Stated task >> Please reproduce the following lines verbatim, starting at the line that contains "Which is nearer" and ending at the final line.

-- START --

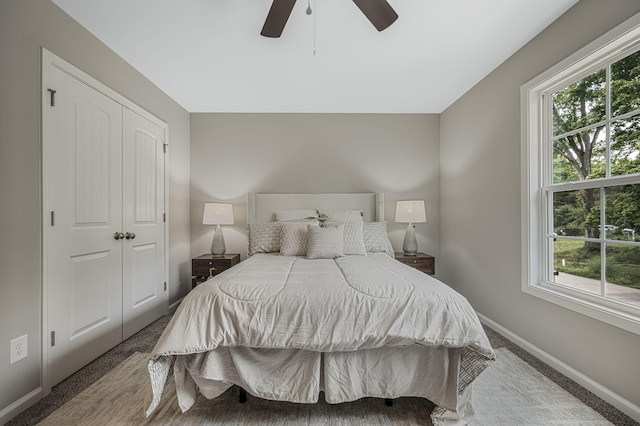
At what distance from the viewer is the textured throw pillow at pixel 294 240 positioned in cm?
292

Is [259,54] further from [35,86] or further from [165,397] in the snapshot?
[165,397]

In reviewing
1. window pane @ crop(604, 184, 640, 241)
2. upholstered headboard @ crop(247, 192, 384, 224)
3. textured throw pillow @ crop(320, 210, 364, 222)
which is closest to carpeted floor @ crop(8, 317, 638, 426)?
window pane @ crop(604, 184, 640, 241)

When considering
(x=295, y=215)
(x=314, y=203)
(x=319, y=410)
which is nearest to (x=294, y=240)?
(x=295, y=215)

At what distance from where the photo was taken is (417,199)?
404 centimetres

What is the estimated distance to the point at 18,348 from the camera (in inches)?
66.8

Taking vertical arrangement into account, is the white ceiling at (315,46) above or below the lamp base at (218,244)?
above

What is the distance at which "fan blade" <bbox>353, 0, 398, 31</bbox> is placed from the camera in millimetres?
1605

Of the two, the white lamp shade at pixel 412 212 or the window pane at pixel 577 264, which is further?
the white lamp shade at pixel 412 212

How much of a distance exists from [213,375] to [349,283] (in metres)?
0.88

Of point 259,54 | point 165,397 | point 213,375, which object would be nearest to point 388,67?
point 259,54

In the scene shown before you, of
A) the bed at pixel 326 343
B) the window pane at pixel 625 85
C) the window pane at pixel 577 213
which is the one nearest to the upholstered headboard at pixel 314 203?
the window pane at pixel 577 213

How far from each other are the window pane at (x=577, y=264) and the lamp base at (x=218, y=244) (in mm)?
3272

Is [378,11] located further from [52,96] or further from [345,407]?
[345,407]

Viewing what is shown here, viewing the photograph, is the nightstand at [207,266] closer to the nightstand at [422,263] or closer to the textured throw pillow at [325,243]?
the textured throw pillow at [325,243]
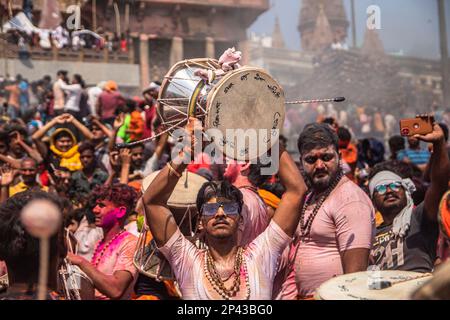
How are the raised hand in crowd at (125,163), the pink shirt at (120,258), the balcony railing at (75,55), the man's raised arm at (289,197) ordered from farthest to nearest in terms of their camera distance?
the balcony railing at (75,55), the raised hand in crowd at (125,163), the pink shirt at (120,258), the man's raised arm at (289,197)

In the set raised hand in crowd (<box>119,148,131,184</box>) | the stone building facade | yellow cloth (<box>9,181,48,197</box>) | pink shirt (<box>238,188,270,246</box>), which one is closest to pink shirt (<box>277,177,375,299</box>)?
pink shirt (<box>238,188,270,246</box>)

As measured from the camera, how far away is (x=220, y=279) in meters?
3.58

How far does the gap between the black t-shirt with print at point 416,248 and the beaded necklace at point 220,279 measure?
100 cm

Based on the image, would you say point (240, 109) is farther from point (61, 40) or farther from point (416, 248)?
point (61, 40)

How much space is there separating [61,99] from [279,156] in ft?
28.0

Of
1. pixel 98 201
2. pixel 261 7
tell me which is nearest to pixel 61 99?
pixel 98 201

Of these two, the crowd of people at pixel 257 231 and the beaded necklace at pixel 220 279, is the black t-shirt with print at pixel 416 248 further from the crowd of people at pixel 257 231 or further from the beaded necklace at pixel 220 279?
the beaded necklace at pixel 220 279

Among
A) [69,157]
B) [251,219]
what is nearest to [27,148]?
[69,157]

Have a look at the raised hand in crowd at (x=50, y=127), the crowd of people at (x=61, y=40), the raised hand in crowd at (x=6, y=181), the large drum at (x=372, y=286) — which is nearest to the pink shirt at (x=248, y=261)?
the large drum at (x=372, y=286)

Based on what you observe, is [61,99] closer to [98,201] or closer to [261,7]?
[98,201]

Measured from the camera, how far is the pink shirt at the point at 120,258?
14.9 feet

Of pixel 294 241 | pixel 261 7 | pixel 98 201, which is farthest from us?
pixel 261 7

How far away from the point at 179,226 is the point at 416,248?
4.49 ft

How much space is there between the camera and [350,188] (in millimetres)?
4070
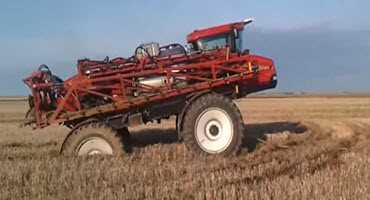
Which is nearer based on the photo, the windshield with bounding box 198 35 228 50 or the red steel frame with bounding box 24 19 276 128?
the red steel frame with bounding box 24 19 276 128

-- END --

The reply >>
Which is nearer based on the photo, the windshield with bounding box 198 35 228 50 or the red steel frame with bounding box 24 19 276 128?
the red steel frame with bounding box 24 19 276 128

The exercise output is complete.